## Short exercise 1
Turn the entries into a Markdown table with the columns "Row" and "Line", starting at the line that contains "Which, (x=86, y=213)" and running through the last of the entries. Skip blank lines and give no other entries.

## Extract
***

Reuven describes an interesting perspective on scalable, maintainable Web apps.
I often tell the students in my programming classes that back in the 1960s and 1970s, it was enough for a program to run. In the 1980s and 1990s, we needed programs not only to run, but also to run quickly. In the modern era, programs need to run, and run quickly, but even more crucial is that they be maintainable.
Of course, we don't talk much about “programs” any more. Now, we have “applications”, or as Steve Jobs taught us to say, “apps”. This is especially true for Web applications, which are a combination of many different programs, and often different languages, as well—a server-side language, plus SQL, HTML, CSS and JavaScript. And, don't forget the configuration files, which can be in XML, YAML or other formats entirely.
Modern Web frameworks have tried to reduce the potential for clutter and chaos in Web applications. Ruby on Rails was the most prominent framework to suggest that we prefer “convention over configuration”, meaning that developers should sacrifice some freedom in naming conventions and directory locations, if it means easier maintenance. And indeed, when I take over someone else's Rails codebase, the fact that the framework dictates the names and locations of many parts of the program reduces the time it takes for me to understand and begin improving the program.
Even in a Rails application though, we can expect to see many different files and programs. Heroku, a well-known hosting company for Web apps, looked at thousands of apps and tried to extract from them the factors that made it more likely that they would succeed. Their recommendations, written up by then-CTO Adam Wiggins, are known as the “12-factor app”, and they describe practices that Heroku believes will make your app more maintainable and more likely to succeed.
In this article, I take a look at each of the factors of a 12-factor app, describing what they mean and how you can learn from them. I should note that not every aspect of a 12-factor app is unique to this set of recommendations; some of these practices have been advisable for some time. Moreover, it's important to see these as recommendations and food for thought, not religious doctrine. After all, these recommendations come from examining a large number of applications, but that doesn't mean they're a perfect match for your specific needs.
A 12-factor app has “one codebase tracked in revision control, with many deploys”. I remember the days before version control, in which we would modify Web applications on the production server. Obviously, things have improved a great deal since then, and many (most?) developers now understand the importance of keeping their code inside a Git repository.
So, why would it be important to state this as part of a 12-factor app?
It would seem that the reason is two-fold: keep everything you need for the application inside a single repository, and don't use the same repository for more than one app. In other words, there should be a one-to-one correspondence between your app and the repository in which it sits.
Following this advice means, among other things, that you can distribute your app multiple times. I recently finished a project for a client that originally had developed the software in Lotus Notes. Now, I don't know much about Notes, but the fact is that you cannot easily distribute an application written in Notes to new servers, let alone to your laptop. A 12-factor app puts everything inside the repository, dramatically reducing the work needed to deploy to a new server or new environment.

***

## Short exercise 2
Write the next part of the article on the 12-factor app, starting after its final paragraph.

***

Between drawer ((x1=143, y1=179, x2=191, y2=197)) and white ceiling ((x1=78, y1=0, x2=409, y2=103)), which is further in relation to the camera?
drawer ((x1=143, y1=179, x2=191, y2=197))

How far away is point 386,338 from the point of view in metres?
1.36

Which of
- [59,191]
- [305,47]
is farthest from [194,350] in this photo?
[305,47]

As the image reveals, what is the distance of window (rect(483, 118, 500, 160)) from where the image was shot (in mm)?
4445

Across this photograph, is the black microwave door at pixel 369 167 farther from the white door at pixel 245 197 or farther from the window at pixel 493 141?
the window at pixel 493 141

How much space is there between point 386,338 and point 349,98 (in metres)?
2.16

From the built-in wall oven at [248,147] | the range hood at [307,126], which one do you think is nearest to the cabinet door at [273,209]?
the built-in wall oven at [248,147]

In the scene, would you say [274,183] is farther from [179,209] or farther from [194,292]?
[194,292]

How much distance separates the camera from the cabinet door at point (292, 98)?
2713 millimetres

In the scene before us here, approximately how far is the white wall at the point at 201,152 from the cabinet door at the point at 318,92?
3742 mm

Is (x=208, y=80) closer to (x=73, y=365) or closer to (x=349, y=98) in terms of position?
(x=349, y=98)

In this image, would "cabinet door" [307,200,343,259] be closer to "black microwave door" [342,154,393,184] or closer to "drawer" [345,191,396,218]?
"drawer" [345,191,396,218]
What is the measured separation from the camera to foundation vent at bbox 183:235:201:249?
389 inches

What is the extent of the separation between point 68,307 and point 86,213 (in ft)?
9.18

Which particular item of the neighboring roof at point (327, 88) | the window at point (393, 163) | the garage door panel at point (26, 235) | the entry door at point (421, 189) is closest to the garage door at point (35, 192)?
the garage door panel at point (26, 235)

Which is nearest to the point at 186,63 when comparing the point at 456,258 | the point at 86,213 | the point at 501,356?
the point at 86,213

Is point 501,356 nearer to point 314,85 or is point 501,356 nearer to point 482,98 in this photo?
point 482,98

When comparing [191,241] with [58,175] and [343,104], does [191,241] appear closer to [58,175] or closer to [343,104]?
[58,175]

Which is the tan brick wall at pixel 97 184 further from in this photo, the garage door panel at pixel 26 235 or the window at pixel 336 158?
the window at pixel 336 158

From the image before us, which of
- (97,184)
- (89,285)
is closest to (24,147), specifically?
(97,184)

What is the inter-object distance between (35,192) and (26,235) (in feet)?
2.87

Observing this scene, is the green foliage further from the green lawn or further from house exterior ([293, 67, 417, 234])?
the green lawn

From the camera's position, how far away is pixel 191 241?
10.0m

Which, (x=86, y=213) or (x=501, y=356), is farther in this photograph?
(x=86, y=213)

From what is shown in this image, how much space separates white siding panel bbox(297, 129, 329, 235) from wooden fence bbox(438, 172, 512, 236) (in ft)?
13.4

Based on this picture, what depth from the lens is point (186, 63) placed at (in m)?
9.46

***

## Exercise response 1
| Row | Line |
|---|---|
| 1 | Which, (x=86, y=213) or (x=501, y=356), is farther in this photograph? |
| 2 | (x=86, y=213) |
| 3 | From what is shown in this image, how much space separates white siding panel bbox(297, 129, 329, 235) from wooden fence bbox(438, 172, 512, 236) (in ft)? |
| 4 | 13.4 |
| 5 | Based on this picture, what depth from the lens is point (186, 63) placed at (in m)? |
| 6 | 9.46 |

## Exercise response 2
The growth of Vagrant and Docker, two open-source systems that allow for easy virtualization and containers, means that we might see this aspect of the 12-factor app change, looking at “containers” rather than “repositories”. Indeed, Discourse already has moved in this direction, encouraging users to deploy within a Docker container, rather than installing the software themselves. However, the idea would be the same—have one configured version of the application and then deploy it many times.
Every program has dependencies; if nothing else, software depends on the language in which it was written, as well as the core libraries of that language. But if you are using an open-source language and framework, you likely are using numerous packages. A 12-factor app, according to the definition, explicitly declares and isolates dependencies. That is, the application should indicate what external libraries it uses and make it possible to change or remove those dependencies.
This factor does raise the question, at least for me, of “As opposed to what?” In Rails, for example, I cannot easily use a package (Ruby gem) without explicitly mentioning it my application's Gemfile. In Python, I need to import packages explicitly in files that use them. To what is the 12-factor author referring when he says that we shouldn't implicitly use external resources?
The author writes that apps should not “rely on the implicit existence of any system tools”, going so far as to say that they should not “shell out” to run external programs. As a general rule, that's certainly a good idea; the days in which it was acceptable to open a subshell to run external UNIX utilities are long gone. And yet, there are times when it is necessary to do so.
So I have to wonder about the advice given in the 12-factor app, saying that all external programs should be bundled with the application, in its repository. It's a good idea to have everything in one place, but I recently worked on a project that needed to use the open-source PdfTk program. Did I really want to include PdfTk in my app's repository? I expect it wouldn't even work to do that, given the mix of Windows, Macintosh and Linux boxes among the developers, servers and project managers working on the site.
Another aspect of this factor has to do with making not only the library dependencies explicit, but also their versions. It's very easy and tempting simply to use whatever version of a Ruby gem or Python package is installed on a system. But without version numbers, this can cause huge problems—the application might behave differently on various computers, depending on what versions they have installed. Explicitly marking versions that are known to work reduces the chance of such trouble.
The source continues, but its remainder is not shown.